* ENTRIES:
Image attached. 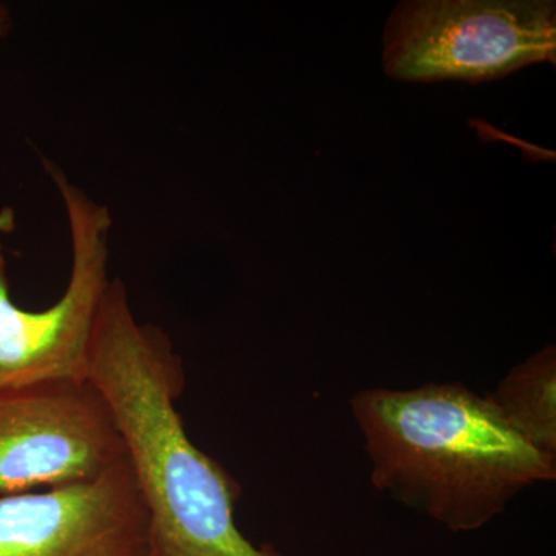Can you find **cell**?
==
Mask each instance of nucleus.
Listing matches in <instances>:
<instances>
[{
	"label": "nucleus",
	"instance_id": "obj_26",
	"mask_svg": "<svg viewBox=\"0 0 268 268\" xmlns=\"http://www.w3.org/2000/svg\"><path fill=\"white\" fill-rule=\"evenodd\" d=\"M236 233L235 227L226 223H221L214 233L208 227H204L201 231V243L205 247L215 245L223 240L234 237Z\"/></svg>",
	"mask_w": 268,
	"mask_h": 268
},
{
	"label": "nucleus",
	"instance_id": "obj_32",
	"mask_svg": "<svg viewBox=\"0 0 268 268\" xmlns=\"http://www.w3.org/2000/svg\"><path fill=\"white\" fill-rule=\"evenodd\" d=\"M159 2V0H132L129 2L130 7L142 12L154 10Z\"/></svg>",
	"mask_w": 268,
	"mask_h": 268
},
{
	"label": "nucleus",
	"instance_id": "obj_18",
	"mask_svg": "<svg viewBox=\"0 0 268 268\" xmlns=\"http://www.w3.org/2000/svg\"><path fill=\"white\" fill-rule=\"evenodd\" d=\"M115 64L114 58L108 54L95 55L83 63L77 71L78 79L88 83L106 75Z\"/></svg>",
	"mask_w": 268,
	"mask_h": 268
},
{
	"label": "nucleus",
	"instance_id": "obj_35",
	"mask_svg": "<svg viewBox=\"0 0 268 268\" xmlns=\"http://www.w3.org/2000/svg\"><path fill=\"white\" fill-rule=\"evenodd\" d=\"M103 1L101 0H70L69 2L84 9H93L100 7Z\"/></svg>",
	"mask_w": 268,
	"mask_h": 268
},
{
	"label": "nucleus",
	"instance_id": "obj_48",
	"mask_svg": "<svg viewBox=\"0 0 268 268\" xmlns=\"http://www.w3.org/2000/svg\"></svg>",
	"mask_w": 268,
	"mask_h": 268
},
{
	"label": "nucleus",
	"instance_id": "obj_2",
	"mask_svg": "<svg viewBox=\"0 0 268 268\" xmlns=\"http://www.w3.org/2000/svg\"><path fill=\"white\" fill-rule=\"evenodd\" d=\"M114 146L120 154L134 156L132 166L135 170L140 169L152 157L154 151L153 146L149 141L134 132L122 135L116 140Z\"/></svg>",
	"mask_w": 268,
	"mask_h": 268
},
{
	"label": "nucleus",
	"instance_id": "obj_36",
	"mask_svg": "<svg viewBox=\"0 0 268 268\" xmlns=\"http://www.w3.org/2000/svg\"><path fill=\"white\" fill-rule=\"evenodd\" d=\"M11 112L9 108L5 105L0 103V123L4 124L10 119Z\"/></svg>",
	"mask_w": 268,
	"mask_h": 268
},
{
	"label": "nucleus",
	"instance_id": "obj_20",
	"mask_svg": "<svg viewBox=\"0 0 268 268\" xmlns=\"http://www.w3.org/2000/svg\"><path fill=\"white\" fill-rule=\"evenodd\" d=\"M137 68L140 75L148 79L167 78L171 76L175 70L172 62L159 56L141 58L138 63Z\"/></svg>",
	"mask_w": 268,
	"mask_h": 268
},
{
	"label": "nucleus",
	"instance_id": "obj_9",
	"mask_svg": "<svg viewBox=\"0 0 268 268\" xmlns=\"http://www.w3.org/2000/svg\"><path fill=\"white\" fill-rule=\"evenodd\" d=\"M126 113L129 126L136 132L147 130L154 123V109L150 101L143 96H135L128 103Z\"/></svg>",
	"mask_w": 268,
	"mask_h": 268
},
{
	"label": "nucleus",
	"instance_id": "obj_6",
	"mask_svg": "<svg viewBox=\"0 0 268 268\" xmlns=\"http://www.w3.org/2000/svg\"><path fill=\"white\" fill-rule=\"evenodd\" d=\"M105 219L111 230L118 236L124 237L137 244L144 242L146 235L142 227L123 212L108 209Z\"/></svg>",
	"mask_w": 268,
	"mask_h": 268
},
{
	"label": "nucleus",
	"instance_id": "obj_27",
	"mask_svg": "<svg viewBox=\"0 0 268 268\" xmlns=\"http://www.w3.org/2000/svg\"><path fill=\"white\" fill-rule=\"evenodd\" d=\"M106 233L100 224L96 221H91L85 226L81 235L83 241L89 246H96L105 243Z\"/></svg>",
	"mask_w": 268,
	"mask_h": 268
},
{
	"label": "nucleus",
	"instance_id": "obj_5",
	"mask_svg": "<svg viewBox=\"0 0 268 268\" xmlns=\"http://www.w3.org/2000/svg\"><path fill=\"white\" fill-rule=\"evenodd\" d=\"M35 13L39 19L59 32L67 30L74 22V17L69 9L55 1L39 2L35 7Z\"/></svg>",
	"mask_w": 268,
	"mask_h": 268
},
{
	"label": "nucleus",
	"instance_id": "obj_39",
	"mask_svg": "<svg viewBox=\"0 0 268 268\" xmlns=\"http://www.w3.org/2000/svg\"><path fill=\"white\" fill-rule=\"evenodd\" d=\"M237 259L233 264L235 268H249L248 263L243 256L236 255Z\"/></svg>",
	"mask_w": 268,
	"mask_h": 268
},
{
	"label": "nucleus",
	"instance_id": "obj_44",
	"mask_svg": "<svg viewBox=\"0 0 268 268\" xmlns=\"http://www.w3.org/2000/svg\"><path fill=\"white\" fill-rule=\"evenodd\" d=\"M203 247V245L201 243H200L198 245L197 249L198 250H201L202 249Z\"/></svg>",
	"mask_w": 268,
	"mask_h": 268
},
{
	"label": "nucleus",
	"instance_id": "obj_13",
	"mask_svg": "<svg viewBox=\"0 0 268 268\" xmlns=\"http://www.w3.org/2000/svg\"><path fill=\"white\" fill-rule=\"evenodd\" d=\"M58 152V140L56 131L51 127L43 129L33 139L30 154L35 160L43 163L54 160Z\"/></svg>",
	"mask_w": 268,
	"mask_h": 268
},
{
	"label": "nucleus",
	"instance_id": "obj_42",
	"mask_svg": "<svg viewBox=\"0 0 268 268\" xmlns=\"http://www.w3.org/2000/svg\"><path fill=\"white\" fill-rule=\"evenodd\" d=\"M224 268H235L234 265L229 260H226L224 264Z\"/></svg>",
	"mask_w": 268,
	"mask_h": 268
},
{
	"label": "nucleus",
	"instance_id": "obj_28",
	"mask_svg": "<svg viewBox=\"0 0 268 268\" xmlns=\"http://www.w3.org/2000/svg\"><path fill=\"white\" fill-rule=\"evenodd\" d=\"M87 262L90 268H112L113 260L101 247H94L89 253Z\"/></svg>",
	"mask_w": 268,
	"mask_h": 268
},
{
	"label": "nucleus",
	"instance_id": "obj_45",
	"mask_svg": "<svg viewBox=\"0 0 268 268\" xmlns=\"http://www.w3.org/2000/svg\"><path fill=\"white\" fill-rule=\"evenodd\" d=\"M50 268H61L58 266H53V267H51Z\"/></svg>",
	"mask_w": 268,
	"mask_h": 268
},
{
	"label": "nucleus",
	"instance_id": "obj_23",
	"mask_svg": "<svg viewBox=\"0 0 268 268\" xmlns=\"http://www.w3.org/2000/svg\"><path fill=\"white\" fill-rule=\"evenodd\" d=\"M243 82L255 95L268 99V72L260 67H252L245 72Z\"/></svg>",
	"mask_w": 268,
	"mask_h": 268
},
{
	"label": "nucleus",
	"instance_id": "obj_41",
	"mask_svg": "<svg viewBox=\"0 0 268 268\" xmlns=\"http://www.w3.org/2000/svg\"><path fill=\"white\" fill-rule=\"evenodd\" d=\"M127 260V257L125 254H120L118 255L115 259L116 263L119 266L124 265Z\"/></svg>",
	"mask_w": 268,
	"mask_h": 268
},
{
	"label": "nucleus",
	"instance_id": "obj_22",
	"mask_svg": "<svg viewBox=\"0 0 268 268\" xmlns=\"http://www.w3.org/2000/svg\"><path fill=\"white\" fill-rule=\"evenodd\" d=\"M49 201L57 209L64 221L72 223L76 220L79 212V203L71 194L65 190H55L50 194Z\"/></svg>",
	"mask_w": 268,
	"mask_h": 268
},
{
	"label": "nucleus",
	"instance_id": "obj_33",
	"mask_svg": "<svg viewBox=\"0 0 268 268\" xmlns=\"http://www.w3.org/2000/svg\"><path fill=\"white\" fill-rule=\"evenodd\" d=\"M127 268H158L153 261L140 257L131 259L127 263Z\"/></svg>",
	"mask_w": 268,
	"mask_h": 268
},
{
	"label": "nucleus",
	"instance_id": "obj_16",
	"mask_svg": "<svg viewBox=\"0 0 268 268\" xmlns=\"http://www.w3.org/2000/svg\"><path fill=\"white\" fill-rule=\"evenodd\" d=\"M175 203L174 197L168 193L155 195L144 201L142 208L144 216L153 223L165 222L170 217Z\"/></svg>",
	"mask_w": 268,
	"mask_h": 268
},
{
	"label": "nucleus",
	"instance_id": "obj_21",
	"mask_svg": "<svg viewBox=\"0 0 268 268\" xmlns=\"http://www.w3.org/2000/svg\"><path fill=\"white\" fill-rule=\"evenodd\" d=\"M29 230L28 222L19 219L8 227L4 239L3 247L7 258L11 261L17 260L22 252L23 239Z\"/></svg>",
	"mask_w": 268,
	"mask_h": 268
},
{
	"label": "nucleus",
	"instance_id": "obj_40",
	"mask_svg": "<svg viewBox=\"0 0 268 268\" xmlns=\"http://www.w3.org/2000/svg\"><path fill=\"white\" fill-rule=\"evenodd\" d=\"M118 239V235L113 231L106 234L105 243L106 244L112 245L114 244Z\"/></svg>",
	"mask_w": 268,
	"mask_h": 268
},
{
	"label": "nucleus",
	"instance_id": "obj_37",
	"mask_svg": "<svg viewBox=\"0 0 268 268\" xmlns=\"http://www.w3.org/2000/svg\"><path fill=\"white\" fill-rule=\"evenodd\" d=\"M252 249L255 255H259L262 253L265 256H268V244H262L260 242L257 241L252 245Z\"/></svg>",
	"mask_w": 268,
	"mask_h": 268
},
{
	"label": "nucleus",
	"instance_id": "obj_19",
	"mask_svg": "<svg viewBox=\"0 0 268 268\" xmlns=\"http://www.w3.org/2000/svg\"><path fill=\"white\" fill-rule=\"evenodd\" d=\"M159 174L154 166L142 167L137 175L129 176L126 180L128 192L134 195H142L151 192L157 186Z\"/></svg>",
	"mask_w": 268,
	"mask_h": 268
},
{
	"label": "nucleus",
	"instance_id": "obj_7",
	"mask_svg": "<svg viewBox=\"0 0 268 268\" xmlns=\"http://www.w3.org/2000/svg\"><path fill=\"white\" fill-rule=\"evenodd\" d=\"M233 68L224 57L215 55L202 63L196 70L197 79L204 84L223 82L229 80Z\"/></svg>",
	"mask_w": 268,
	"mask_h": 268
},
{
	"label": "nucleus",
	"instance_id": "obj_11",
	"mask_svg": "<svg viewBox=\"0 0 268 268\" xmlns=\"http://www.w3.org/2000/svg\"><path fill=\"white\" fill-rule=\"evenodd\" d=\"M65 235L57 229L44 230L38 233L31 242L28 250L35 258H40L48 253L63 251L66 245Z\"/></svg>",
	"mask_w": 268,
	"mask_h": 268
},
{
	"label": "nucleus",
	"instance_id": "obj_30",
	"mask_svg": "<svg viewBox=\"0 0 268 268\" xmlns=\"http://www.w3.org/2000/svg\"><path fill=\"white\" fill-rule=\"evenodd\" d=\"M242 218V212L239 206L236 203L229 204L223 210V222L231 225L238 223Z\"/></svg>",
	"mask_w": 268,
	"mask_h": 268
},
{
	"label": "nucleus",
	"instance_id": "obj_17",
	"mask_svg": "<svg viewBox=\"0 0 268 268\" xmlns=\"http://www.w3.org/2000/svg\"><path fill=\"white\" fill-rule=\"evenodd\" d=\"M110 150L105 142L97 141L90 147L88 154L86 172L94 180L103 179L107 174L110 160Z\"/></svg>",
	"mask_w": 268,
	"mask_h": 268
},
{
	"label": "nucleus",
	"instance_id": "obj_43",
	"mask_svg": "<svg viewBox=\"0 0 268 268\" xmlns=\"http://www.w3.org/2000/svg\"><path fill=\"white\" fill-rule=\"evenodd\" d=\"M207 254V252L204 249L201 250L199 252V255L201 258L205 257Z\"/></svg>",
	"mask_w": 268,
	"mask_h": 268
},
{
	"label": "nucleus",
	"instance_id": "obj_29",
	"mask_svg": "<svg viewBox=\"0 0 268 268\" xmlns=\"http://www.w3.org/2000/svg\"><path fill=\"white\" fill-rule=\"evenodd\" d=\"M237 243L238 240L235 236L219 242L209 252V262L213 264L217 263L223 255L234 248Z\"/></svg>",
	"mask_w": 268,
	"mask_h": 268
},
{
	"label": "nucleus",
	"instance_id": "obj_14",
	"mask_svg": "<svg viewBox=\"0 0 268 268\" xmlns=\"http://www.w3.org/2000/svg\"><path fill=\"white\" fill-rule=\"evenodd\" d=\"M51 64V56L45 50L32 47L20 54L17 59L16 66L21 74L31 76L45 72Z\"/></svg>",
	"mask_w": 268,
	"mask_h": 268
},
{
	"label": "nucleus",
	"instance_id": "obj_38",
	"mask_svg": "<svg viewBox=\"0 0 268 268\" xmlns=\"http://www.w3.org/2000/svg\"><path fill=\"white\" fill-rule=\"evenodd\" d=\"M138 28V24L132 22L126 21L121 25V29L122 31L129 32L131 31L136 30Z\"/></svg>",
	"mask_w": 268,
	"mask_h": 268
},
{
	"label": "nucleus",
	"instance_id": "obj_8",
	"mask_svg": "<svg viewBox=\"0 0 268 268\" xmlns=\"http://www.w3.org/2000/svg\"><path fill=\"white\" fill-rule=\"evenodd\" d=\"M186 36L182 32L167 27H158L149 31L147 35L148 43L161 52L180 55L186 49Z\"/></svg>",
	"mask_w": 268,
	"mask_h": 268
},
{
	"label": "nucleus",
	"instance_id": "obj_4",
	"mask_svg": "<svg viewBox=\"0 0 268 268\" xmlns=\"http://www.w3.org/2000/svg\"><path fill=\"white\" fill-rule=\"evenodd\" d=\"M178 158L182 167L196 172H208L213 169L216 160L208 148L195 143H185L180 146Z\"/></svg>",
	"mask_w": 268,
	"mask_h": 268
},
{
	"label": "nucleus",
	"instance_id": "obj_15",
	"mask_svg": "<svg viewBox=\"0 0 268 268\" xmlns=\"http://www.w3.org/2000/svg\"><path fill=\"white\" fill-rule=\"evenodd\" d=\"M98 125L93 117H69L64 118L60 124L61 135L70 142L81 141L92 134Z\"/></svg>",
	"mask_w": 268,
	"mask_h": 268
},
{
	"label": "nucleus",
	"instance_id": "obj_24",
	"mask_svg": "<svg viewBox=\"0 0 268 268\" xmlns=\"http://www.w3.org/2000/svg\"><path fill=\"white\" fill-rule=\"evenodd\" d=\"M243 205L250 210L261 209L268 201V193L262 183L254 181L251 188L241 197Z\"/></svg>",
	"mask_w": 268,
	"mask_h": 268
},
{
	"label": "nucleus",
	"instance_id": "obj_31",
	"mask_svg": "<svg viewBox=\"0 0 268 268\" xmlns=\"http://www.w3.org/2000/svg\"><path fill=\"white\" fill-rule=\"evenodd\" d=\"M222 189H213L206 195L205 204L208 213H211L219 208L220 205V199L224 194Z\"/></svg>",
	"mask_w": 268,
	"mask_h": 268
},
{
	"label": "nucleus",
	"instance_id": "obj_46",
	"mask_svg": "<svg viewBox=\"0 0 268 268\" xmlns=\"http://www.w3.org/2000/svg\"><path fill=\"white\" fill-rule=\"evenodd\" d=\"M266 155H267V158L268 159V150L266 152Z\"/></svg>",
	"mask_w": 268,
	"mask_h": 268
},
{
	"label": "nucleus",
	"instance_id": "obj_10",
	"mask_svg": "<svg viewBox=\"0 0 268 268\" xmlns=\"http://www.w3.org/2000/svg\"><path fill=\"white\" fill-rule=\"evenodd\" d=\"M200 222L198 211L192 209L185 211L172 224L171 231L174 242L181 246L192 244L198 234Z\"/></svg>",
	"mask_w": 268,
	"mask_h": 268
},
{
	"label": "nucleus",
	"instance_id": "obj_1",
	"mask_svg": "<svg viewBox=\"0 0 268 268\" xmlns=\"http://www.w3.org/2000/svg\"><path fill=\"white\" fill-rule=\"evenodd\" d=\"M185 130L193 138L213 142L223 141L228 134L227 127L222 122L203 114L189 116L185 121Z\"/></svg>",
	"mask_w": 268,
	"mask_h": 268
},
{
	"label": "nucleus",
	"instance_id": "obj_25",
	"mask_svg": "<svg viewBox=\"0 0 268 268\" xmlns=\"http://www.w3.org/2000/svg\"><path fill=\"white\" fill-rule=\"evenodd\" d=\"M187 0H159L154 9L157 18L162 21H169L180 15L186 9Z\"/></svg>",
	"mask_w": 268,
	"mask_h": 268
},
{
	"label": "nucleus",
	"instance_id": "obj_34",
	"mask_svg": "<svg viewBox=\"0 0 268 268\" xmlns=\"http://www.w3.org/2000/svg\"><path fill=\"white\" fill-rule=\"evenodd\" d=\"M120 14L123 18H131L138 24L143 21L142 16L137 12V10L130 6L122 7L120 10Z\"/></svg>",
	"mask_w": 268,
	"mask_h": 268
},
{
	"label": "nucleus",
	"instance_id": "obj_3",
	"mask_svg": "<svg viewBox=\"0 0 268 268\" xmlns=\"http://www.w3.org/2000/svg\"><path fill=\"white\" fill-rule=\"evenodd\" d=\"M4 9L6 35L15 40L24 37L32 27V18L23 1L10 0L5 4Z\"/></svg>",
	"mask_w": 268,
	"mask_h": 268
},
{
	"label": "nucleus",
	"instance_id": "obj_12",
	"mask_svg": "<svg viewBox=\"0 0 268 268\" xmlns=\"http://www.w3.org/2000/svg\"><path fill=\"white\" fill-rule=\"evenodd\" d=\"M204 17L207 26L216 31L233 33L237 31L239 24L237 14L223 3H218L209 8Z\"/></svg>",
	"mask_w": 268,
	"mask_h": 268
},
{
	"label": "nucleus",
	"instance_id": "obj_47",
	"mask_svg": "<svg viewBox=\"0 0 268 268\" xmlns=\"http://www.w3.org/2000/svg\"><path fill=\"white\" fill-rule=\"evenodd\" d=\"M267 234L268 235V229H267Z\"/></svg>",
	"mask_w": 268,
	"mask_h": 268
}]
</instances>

* WHAT YOU WILL DO:
Copy out everything in the material above, from the line containing "Mask each instance of nucleus." down to the line containing "1L101 0H70L69 2L84". Include both of those lines and keep every character unchanged.

* PROBLEM SOLUTION:
Mask each instance of nucleus.
Listing matches in <instances>:
<instances>
[{
	"label": "nucleus",
	"instance_id": "obj_26",
	"mask_svg": "<svg viewBox=\"0 0 268 268\" xmlns=\"http://www.w3.org/2000/svg\"><path fill=\"white\" fill-rule=\"evenodd\" d=\"M236 233L235 227L226 223H221L214 233L208 227H204L201 231V243L205 247L215 245L223 240L234 237Z\"/></svg>",
	"mask_w": 268,
	"mask_h": 268
},
{
	"label": "nucleus",
	"instance_id": "obj_32",
	"mask_svg": "<svg viewBox=\"0 0 268 268\" xmlns=\"http://www.w3.org/2000/svg\"><path fill=\"white\" fill-rule=\"evenodd\" d=\"M159 2V0H132L129 2L130 7L142 12L154 10Z\"/></svg>",
	"mask_w": 268,
	"mask_h": 268
},
{
	"label": "nucleus",
	"instance_id": "obj_18",
	"mask_svg": "<svg viewBox=\"0 0 268 268\" xmlns=\"http://www.w3.org/2000/svg\"><path fill=\"white\" fill-rule=\"evenodd\" d=\"M115 64L114 58L108 54L95 55L83 63L77 71L78 79L88 83L106 75Z\"/></svg>",
	"mask_w": 268,
	"mask_h": 268
},
{
	"label": "nucleus",
	"instance_id": "obj_35",
	"mask_svg": "<svg viewBox=\"0 0 268 268\" xmlns=\"http://www.w3.org/2000/svg\"><path fill=\"white\" fill-rule=\"evenodd\" d=\"M103 1L101 0H70L69 2L84 9H93L100 7Z\"/></svg>",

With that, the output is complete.